Madam i sincerly hope that your child was ok but you have it all wrong.
if your sky fairy of a god exizts( he doesent) then it was he that put
your child there in the first place and he most certainly did not give
the doctor the skills to help the child- science did!
i know that if any of my children ended up sick in hospital id rather
see a doctor than pray! least the doctor would actually do something.





Anonymous


Disappointed by Sam

Maybe Sam wanted to pass these egregious errors over instead for more relative points. Pragers ideas about the "gifts" of Judeo/Christian to humanity are of course laughable. It's apparent he kept his "wisdom" safe and sound by avoiding any higher education. That is to say he got the degree but let nothing sink in that might make his personal beliefs to complex and therefore ungodly.





Anonymous


Cowards?

Religious people cant even be honest and say YES they are afraid of offending this GOD because he might not let me in to the party when they die. COWARDS!

Many people believe in God and not hell. Just because some seek answers that you don't doesn't make them cowards. You seem angry and afraid of these people's belief's, while they merely pity your contemptuous nature.

Icommend you on your duty. However, as you said most of America's greatest heroes were God fearing men. My grandfather was a member of the CHOSIN FEW,he fought through WWII and Korea. He witnessed as much horror as anyone. He still believes.





Anonymous


time to "test" your belief...

i agree with "wake-up" above. no one can ever convert a god-believer to atheism via rational argument, simply because because belief in god is a systematic delusion, and thus proceeds rationally (from an irrational source). theories of cognitive dissonance suffice quite nicely to explain it: the less true a happy outcome seems, the more stubbornly and desperately the believer in that outcome will cling to it.

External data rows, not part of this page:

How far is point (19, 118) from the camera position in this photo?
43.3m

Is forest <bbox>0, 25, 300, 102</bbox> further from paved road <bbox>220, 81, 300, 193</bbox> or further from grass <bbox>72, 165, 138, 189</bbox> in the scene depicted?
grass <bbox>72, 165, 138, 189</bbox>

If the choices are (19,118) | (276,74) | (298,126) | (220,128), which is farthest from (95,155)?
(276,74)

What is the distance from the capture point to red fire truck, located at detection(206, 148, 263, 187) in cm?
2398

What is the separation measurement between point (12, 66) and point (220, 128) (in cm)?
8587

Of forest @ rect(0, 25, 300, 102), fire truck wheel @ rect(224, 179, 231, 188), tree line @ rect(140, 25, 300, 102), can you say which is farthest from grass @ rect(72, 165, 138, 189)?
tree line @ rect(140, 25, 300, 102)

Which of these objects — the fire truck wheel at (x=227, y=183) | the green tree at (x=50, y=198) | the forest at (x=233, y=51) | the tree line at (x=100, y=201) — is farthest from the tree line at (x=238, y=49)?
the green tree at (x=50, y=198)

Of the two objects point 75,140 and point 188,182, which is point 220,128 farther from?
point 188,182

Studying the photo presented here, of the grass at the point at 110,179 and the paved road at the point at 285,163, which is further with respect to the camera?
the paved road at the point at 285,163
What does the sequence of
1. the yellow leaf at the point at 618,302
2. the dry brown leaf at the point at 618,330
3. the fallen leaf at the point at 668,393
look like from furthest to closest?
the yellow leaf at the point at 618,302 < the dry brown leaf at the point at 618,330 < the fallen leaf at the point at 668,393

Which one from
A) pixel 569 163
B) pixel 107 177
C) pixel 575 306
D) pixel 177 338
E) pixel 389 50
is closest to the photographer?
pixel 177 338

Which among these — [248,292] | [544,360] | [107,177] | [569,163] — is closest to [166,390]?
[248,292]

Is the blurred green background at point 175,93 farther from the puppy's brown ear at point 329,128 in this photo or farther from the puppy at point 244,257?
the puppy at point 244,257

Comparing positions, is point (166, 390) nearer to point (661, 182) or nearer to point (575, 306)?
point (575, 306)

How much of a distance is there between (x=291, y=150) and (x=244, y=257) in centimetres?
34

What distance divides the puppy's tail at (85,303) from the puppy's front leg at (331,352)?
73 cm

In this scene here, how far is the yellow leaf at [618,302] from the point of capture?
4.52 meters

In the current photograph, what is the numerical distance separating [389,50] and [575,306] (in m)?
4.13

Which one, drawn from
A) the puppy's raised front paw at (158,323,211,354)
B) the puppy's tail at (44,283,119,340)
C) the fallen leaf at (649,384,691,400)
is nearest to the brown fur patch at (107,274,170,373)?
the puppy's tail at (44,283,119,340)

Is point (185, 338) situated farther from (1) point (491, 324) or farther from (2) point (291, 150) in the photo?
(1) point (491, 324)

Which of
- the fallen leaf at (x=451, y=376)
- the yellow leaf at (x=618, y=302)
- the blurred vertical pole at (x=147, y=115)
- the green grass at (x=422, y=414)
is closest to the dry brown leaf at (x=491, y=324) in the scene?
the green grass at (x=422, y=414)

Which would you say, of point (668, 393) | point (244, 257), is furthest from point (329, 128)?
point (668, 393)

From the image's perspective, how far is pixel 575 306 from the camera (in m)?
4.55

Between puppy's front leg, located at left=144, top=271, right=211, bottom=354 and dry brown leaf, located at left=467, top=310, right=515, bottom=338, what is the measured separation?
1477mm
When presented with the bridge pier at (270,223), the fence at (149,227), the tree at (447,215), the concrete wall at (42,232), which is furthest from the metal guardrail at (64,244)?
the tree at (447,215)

when one considers how massive the psychological investment in "god" that exists today on the part of the stupid, and how intertwined that belief is with their self-image, social-adjustment mechanisms, and socioeconomic fortunes, it becomes clear what a waste of time it to refute them (just as it becomes clear what a demagogue like prager REALLY finds most useful about his shared delusion).

the only solution is political: to begin to make walls between "us" and "them."





Anonymous


And the winner is.....

This exchange is typical of debates between seculars and the defenders of religion: The seculars make earnest reasonable points, and the religious respond with personal attacks and obfuscation. Notice that Prager constantly makes grand claims for 'Judeo-Christian' values, but never backs these assertions up with facts or examples. Collins deluges him with facts, which Prager then ignores or obviously misinterprets. I've seen the same thing over and over. Are religionists unable (or afraid?) to meet the secularists head on? Or are they just too used to getting their own way all the time that they can't find the tools to defend themselves.

I thought Collins won this round, hands down!





Anonymous


It is becoming increasingly

It is becoming increasingly clear to me that debating an indoctrinated theist is not productive.  It's more strategic to nip the problem in the bud by getting to the children.





Anonymous


sam kicked his his, i agree

shazaam, and I am a believer in God.